[Input data]

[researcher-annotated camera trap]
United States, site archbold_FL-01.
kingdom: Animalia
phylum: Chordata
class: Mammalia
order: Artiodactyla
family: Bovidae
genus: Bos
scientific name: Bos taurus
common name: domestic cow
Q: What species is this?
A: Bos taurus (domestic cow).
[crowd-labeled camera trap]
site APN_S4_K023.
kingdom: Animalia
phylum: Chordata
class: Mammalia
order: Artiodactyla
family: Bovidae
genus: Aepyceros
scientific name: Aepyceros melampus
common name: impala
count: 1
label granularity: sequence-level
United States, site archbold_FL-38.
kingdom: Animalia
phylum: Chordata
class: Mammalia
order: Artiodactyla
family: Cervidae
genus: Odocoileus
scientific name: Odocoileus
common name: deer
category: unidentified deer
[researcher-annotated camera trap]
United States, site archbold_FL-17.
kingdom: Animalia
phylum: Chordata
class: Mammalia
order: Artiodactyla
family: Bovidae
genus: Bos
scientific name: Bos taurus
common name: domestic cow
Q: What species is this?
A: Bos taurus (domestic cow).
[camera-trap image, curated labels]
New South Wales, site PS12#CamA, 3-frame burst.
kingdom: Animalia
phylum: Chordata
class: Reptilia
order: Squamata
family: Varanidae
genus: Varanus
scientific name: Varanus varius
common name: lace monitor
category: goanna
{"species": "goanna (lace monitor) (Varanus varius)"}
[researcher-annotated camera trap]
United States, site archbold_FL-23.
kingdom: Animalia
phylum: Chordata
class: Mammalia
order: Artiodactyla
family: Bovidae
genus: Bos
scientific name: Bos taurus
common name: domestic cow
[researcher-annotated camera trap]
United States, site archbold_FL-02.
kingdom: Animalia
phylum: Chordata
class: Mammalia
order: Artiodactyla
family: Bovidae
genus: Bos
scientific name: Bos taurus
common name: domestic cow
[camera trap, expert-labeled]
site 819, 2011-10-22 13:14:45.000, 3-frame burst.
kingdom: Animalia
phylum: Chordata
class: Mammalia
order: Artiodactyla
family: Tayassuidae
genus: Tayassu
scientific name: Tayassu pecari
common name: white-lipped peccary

[/Input data]

Exercise aim
Output an exact copy of each record.

Reply
[researcher-annotated camera trap]
United States, site archbold_FL-01.
kingdom: Animalia
phylum: Chordata
class: Mammalia
order: Artiodactyla
family: Bovidae
genus: Bos
scientific name: Bos taurus
common name: domestic cow
Q: What species is this?
A: Bos taurus (domestic cow).
[crowd-labeled camera trap]
site APN_S4_K023.
kingdom: Animalia
phylum: Chordata
class: Mammalia
order: Artiodactyla
family: Bovidae
genus: Aepyceros
scientific name: Aepyceros melampus
common name: impala
count: 1
label granularity: sequence-level
United States, site archbold_FL-38.
kingdom: Animalia
phylum: Chordata
class: Mammalia
order: Artiodactyla
family: Cervidae
genus: Odocoileus
scientific name: Odocoileus
common name: deer
category: unidentified deer
[researcher-annotated camera trap]
United States, site archbold_FL-17.
kingdom: Animalia
phylum: Chordata
class: Mammalia
order: Artiodactyla
family: Bovidae
genus: Bos
scientific name: Bos taurus
common name: domestic cow
Q: What species is this?
A: Bos taurus (domestic cow).
[camera-trap image, curated labels]
New South Wales, site PS12#CamA, 3-frame burst.
kingdom: Animalia
phylum: Chordata
class: Reptilia
order: Squamata
family: Varanidae
genus: Varanus
scientific name: Varanus varius
common name: lace monitor
category: goanna
{"species": "goanna (lace monitor) (Varanus varius)"}
[researcher-annotated camera trap]
United States, site archbold_FL-23.
kingdom: Animalia
phylum: Chordata
class: Mammalia
order: Artiodactyla
family: Bovidae
genus: Bos
scientific name: Bos taurus
common name: domestic cow
[researcher-annotated camera trap]
United States, site archbold_FL-02.
kingdom: Animalia
phylum: Chordata
class: Mammalia
order: Artiodactyla
family: Bovidae
genus: Bos
scientific name: Bos taurus
common name: domestic cow
[camera trap, expert-labeled]
site 819, 2011-10-22 13:14:45.000, 3-frame burst.
kingdom: Animalia
phylum: Chordata
class: Mammalia
order: Artiodactyla
family: Tayassuidae
genus: Tayassu
scientific name: Tayassu pecari
common name: white-lipped peccary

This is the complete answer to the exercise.